The Philippine capital with 12.8 million people is prone to flooding particularly during the typhoon season from June to October. It's a recurring problem that causes inundation of roads, exacerbates traffic congestion and destroys the lives, infrastructure and livelihood of people, especially the poor.
Under the Metro Manila Flood Management Project, the statement said 36 existing pumping stations will be modernized, 20 new ones will be constructed, and supporting infrastructure along critical waterways will be improved in the cities of Manila, Pasay, Taguig, Makati, Malabon, Mandaluyong, San Juan, Pasig, Valenzuela, Quezon City, and Caloocan.
Many of Metro Manila's existing pumping stations were built in the 1970s and become inefficient and underperforming.
"With this project the government is taking an important step in the implementation of the Metro Manila Flood Management Master Plan designed to safely control floods in the national capital region and surrounding areas," said Philippine Public Works and Highways Secretary Mark Villar.

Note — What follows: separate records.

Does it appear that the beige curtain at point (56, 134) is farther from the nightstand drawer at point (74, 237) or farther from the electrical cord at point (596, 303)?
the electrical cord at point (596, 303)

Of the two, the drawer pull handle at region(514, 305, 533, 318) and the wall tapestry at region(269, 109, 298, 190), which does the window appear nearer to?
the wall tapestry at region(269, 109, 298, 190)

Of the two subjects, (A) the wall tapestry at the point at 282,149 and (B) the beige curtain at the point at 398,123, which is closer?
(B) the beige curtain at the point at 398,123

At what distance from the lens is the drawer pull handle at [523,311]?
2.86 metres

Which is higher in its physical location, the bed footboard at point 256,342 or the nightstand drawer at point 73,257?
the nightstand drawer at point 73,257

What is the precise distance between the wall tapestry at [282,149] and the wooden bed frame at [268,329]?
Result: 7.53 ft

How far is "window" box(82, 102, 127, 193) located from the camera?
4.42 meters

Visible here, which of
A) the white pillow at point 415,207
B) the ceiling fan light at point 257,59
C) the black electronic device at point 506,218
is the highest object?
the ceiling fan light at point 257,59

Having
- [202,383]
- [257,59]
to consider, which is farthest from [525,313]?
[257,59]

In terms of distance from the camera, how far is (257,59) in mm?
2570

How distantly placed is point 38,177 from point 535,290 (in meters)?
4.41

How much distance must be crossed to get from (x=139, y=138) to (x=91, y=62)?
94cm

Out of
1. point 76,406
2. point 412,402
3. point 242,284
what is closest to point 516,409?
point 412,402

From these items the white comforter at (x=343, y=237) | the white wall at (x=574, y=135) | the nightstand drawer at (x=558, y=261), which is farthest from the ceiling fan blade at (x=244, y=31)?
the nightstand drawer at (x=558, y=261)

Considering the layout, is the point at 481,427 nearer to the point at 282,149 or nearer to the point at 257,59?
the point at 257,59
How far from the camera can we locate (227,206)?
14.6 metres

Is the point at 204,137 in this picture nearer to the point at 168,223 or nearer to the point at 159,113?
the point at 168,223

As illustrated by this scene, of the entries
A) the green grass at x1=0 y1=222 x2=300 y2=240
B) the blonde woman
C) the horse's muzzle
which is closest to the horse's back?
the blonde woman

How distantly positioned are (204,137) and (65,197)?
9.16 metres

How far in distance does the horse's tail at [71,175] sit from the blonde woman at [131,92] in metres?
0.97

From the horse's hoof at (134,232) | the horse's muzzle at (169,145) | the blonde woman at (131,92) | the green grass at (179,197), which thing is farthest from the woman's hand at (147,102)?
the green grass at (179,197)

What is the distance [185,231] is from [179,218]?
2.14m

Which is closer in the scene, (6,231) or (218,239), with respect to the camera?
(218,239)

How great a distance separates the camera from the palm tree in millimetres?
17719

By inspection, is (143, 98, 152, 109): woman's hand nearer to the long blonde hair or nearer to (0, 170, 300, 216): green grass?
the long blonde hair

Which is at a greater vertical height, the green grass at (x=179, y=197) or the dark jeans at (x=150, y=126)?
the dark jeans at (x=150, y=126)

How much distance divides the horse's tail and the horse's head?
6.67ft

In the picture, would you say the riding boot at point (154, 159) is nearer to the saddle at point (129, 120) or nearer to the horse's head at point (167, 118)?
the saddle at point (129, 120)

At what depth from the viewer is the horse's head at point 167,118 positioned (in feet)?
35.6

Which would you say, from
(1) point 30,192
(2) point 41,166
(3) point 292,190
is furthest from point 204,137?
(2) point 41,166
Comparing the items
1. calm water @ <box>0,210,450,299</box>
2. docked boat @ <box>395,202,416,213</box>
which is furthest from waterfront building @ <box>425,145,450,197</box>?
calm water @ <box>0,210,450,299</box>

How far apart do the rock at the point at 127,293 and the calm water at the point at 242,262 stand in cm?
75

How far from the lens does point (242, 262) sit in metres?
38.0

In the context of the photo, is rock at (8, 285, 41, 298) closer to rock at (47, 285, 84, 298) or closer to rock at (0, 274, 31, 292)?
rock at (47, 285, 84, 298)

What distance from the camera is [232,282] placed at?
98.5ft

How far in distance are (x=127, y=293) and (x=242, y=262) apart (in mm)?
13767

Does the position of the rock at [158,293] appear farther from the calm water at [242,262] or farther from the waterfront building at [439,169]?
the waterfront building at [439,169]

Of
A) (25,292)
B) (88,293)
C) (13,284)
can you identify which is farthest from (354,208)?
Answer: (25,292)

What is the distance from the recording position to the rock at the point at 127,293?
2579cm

Villar said the master plan will take 25 years to implement "but this phase of modernizing Metro Manila's pumping station will ensure that 7 million residents will be less vulnerable to floods."
Solid waste clogs waterways and entries to pumping stations, affecting the operation and maintenance of the pumps. The project will improve management of solid waste within the villages near the drainage systems served by the pumping stations.
It will also support the government's resettlement of informal settlers that are located on the waterways, the statement said.
The project will cost 500 million U.S. dollars, of which 207.6 million dollars will come from the WB. AIIB will provide another 207.6 million dollars separately while the Philippine government will provide the remaining 84.79 million dollars, the statement said.
"The floods disrupt business and commercial activities, causing unnecessary economic costs. Investing in sustainable infrastructure is a key priority for AIIB and we feel the project is a great fit for our investment in the Philippines," said Supee Teravaninthorn, AIIB director general for investment operations.
The statement said the Department of Public Works and Highways and the Metro Manila Development Authority will implement the project in close coordination with local governments and key shelter agencies.
Slated to start this year, the statement said the project is scheduled to be completed in 2024.